そのナイフには、赤黒い血痕がついていたのだった。
入れ替わりに現れたのは、白髪の男。
老人はその男を見ると『ラスカル』と呼んだ。
ラスカルに対し、ジョーはどこへいった?さっきまでいたはずだ、と詰め寄る老人。
しかしラスカルは「その話は何度も聞いた」「同じ話を何回もするな」と一蹴し、老人の猟銃を取り上げてしまう。
わけがわからず混乱する老人に『どんな傷や病もなおす紫の泉の水』を飲ませ、チェストへ導くラスカル。
老人がチェストの中へ入ると、底に飾られていたのは、仲睦まじ気な夫婦の写真。
そこに映るのはジョー…いや、若い頃の老人だった。
そう、ジョーは老人自身だったのだ。
老人の妻は、老人と共に聖書のセールスとして働いていた男と不倫し、それに激昂した老人は2人をナイフで殺害してしまったのだ。

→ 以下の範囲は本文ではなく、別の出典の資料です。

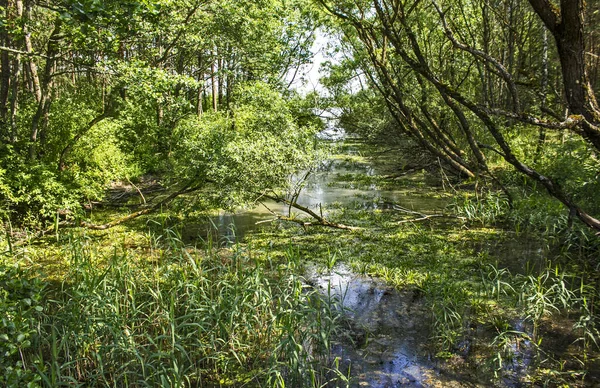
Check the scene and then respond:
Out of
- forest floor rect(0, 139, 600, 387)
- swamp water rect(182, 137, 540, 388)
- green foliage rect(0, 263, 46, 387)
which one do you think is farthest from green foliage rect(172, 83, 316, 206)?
green foliage rect(0, 263, 46, 387)

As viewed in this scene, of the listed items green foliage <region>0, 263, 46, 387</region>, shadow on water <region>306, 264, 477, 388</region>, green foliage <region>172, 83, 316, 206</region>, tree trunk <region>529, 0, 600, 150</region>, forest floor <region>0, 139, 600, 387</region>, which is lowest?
shadow on water <region>306, 264, 477, 388</region>

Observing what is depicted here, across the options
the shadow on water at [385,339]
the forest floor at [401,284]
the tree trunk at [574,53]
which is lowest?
the shadow on water at [385,339]

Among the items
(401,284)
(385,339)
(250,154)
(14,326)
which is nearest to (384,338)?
(385,339)

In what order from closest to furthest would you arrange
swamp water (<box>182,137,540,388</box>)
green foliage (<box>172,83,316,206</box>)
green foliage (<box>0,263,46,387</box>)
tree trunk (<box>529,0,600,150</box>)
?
1. green foliage (<box>0,263,46,387</box>)
2. tree trunk (<box>529,0,600,150</box>)
3. swamp water (<box>182,137,540,388</box>)
4. green foliage (<box>172,83,316,206</box>)

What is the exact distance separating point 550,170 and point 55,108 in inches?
412

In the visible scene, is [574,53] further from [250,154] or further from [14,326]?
[250,154]

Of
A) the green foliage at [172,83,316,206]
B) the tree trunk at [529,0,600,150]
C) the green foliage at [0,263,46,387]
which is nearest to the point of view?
the green foliage at [0,263,46,387]

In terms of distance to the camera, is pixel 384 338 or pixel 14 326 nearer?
pixel 14 326

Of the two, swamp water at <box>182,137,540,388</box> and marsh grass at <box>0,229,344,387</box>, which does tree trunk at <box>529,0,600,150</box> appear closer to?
swamp water at <box>182,137,540,388</box>

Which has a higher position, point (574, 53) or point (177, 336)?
point (574, 53)

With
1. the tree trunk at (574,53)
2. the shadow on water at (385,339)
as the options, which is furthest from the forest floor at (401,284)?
the tree trunk at (574,53)

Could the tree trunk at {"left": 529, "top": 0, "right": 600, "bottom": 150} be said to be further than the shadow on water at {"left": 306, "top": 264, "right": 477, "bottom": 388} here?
No

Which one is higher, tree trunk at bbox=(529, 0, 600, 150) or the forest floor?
tree trunk at bbox=(529, 0, 600, 150)

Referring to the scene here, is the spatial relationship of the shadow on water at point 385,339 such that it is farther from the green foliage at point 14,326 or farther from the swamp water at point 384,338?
the green foliage at point 14,326
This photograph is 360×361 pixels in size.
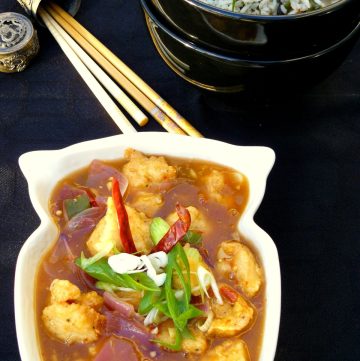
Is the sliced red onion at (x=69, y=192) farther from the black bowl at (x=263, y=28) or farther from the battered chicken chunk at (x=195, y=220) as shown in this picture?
the black bowl at (x=263, y=28)

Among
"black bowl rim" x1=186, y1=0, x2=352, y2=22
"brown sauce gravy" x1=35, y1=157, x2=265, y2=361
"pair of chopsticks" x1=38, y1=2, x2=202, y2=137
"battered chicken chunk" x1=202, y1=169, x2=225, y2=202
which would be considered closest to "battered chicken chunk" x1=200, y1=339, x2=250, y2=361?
"brown sauce gravy" x1=35, y1=157, x2=265, y2=361

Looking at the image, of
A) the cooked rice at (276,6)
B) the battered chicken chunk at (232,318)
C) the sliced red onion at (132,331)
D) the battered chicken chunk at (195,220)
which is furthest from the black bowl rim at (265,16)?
the sliced red onion at (132,331)

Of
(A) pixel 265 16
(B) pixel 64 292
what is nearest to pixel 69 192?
(B) pixel 64 292

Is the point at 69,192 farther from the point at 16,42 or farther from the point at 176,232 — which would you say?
the point at 16,42

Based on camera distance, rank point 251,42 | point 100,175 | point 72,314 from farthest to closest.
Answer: point 100,175 < point 251,42 < point 72,314

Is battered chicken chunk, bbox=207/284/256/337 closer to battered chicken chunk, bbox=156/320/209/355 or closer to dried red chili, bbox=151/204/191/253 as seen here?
battered chicken chunk, bbox=156/320/209/355

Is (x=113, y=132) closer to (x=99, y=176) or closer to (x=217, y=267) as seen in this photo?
(x=99, y=176)
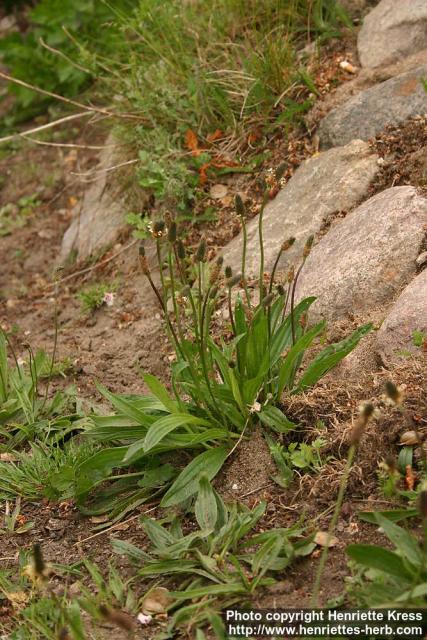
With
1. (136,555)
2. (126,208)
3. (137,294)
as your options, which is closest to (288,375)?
(136,555)

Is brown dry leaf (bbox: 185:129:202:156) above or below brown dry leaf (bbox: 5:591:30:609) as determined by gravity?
above

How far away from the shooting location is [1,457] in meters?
3.45

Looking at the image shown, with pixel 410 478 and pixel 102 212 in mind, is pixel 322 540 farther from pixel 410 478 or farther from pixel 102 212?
pixel 102 212

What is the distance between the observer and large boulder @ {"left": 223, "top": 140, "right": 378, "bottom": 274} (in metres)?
4.09

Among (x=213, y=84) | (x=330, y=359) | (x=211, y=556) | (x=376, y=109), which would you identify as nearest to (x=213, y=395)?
(x=330, y=359)

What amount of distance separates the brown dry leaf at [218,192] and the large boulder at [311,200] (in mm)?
352

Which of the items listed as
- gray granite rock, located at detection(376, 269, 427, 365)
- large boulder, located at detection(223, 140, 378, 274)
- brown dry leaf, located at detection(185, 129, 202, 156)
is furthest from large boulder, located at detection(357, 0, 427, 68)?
gray granite rock, located at detection(376, 269, 427, 365)

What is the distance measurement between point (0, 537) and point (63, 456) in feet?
1.29

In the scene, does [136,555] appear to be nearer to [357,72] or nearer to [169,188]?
[169,188]

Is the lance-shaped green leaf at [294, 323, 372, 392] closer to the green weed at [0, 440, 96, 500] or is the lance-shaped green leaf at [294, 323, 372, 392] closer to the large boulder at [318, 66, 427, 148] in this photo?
the green weed at [0, 440, 96, 500]

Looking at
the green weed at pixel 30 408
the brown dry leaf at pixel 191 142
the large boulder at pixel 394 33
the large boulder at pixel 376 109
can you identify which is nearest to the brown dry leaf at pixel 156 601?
the green weed at pixel 30 408

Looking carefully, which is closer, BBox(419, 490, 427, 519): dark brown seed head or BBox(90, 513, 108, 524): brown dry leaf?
BBox(419, 490, 427, 519): dark brown seed head

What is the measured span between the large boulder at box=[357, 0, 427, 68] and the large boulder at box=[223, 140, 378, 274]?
27.4 inches

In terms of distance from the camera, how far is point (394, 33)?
4.60m
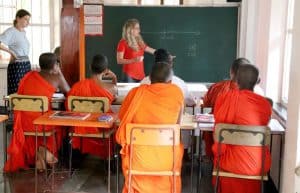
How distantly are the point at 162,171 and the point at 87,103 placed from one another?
1120 millimetres

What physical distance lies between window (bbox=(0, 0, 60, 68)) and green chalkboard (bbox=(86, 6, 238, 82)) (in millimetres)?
1284

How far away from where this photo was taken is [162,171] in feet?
11.4

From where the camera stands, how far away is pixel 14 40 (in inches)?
258

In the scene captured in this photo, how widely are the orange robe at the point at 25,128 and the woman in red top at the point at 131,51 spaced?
1568 millimetres

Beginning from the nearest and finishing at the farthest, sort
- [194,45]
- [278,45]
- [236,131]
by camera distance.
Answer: [236,131] < [278,45] < [194,45]

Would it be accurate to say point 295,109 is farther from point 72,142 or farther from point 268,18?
point 72,142

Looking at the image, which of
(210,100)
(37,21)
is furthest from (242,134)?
(37,21)

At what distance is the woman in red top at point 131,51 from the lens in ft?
19.1

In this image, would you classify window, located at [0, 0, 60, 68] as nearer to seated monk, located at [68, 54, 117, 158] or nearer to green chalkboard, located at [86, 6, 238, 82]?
green chalkboard, located at [86, 6, 238, 82]

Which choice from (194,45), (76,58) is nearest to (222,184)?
(76,58)

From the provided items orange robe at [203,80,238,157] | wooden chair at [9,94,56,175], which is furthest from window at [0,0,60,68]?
orange robe at [203,80,238,157]

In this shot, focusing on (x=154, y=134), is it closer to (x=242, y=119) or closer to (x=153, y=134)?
(x=153, y=134)

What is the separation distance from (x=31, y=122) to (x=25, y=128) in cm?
9

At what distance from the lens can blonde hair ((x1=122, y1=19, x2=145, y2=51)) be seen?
19.0 ft
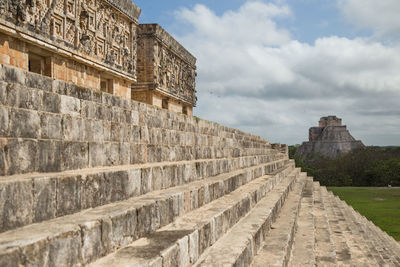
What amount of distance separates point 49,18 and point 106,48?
3.00m

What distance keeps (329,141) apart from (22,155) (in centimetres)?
7086

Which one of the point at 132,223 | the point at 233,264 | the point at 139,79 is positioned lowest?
the point at 233,264

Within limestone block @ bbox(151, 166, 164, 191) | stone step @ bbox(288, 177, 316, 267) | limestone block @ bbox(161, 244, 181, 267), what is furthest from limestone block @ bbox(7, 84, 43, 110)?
stone step @ bbox(288, 177, 316, 267)

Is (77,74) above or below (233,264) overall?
above

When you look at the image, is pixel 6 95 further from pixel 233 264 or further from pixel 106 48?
pixel 106 48

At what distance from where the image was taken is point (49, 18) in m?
8.74

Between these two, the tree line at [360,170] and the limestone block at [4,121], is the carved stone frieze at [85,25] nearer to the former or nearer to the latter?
the limestone block at [4,121]

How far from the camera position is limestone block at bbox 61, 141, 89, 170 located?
9.05ft

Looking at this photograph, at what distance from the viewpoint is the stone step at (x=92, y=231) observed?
1.64 metres

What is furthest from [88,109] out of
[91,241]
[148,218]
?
[91,241]

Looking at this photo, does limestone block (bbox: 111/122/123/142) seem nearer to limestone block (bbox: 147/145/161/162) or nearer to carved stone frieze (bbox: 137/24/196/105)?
limestone block (bbox: 147/145/161/162)

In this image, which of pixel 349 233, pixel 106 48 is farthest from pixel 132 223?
pixel 106 48

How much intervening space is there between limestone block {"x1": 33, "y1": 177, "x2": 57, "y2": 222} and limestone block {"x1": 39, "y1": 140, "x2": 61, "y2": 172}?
1.43 feet

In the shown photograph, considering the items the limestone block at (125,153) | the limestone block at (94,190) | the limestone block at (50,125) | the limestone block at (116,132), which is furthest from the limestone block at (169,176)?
the limestone block at (50,125)
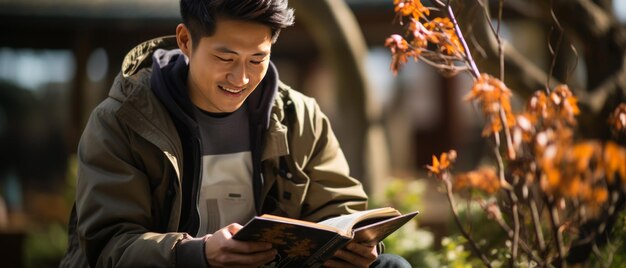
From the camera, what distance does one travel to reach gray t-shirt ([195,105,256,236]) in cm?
321

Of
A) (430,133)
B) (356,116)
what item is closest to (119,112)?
(356,116)

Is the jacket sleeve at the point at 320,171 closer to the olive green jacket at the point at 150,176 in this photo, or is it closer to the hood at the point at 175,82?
the olive green jacket at the point at 150,176

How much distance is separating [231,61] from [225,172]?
451mm

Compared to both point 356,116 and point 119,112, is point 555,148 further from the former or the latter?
point 356,116

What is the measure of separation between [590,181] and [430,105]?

山小屋へ戻ると、目の前には首から血を流した妻がいる。
「許してくれ」と懇願する老人に対して、
「だめよ」とささやく妻。
泣き崩れる老人に、ラスカルは「眠った方がいい」と告げ、老人は床につく。
しかし朝が来ると、老人はまたしてもすべてを忘れて「ラスカルはどこだ!」と叫ぶのであった。
感想と考察
やば爺成分不足
この映画、低評価の理由のほとんどが「ドント・ブリーズ」を期待したのに!や、思ってたのと違った!という理由なんです。
実際ポスターも宣伝文句も、やば爺を全面に押し出しているので、そうなるのも無理はないんですよね。

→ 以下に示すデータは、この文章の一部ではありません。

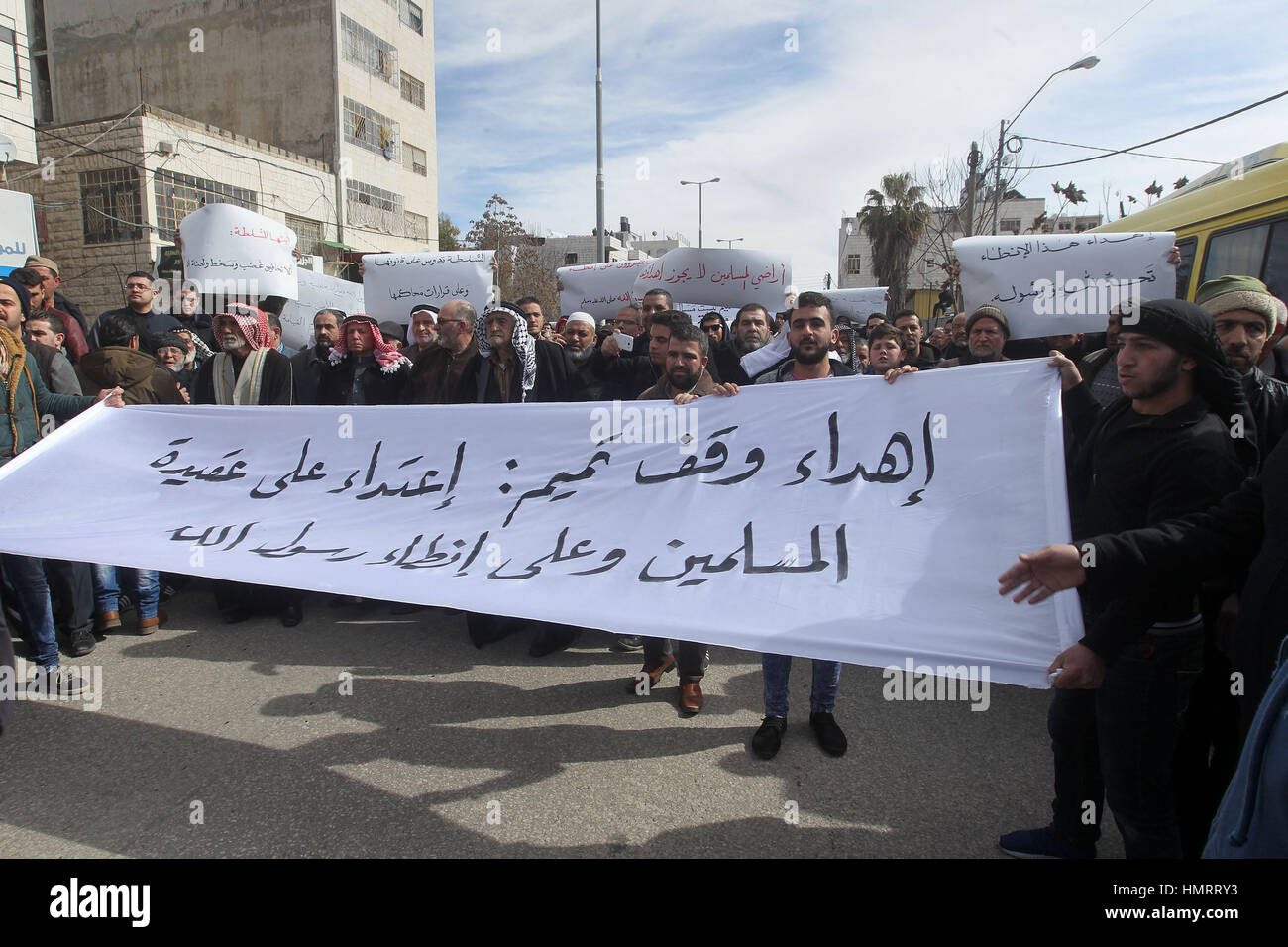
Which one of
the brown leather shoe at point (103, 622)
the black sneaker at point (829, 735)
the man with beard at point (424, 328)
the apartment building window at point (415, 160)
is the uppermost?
the apartment building window at point (415, 160)

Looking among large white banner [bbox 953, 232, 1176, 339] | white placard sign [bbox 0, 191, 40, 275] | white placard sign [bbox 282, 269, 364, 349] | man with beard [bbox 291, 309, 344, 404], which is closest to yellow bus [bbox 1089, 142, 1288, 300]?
large white banner [bbox 953, 232, 1176, 339]

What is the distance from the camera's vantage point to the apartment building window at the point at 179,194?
1894cm

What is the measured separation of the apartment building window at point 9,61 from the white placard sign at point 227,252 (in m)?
15.9

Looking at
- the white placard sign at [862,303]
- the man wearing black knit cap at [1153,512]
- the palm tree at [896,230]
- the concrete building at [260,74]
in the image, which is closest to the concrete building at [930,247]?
the palm tree at [896,230]

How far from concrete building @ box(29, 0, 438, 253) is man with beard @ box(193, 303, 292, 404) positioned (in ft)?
77.1

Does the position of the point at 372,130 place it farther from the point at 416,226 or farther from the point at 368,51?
the point at 416,226

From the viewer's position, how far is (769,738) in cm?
308

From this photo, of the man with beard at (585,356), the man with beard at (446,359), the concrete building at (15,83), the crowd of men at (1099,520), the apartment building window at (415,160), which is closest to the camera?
the crowd of men at (1099,520)

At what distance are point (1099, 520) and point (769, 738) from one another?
5.16 feet

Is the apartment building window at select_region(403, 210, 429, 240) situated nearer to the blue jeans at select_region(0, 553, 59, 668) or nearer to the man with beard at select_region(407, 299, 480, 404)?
the man with beard at select_region(407, 299, 480, 404)

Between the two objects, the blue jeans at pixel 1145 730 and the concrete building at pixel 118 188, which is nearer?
the blue jeans at pixel 1145 730

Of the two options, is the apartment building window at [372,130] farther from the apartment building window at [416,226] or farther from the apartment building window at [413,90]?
the apartment building window at [416,226]

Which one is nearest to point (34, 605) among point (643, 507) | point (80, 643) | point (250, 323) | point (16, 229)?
point (80, 643)
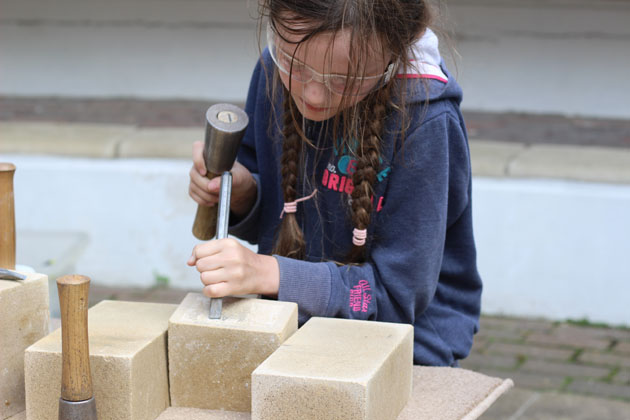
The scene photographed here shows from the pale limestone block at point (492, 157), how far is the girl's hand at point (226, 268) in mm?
2215

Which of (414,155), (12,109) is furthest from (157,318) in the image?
(12,109)

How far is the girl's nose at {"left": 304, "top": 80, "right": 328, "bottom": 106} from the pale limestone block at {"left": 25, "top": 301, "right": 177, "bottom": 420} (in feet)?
1.39

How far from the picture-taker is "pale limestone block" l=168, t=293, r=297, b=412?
122 cm

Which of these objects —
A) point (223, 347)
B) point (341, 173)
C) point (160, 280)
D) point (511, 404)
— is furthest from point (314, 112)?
point (160, 280)

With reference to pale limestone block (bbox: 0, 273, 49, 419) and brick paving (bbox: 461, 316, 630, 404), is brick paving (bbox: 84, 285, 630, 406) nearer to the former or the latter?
brick paving (bbox: 461, 316, 630, 404)

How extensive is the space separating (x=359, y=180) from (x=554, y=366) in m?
1.97

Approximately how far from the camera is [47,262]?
3.56 metres

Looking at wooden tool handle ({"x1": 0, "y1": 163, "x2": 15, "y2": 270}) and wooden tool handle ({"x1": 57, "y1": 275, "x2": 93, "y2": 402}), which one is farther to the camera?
wooden tool handle ({"x1": 0, "y1": 163, "x2": 15, "y2": 270})

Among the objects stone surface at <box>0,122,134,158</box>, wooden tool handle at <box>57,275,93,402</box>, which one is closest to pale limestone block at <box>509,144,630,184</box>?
stone surface at <box>0,122,134,158</box>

見終えたうえでの感想は「ドント・ブリーズ」よりも「ファーザー」の方が近かったし。
ジャンルも正直スリラーというよりはヒューマンドラマ。
でもそう設定してしまうと、ジャンル自体がネタバレになってしまうからできなかったんだろうな~と、もったいない気分になりました。
ラスカルの正体
最初は犬と紹介されていたのに、白髪の男として登場したラスカル。
変な液体を老人に飲ませたり、チェストにぶっこんだりとなにやら訳知り顔。
親戚orヘルパー説
老人が本当に山小屋に住んでいるとした場合、定期的に面倒を見に訪れている親戚やヘルパーさんの可能性があるでしょう。
老人(ジョー)と妻は子供ができなかった、という話があったので、息子という線はないと思います。
過去に妻を殺害→服役→現在は独居老人
かなり認知症が進行しているため、
医者説
シネマミル的にはこっち推し!
そもそもあの山小屋自体が老人の妄想で、本当は病院に入院しており、ラスカルは患者を診る医者かそれに準ずる立場の人、という説です。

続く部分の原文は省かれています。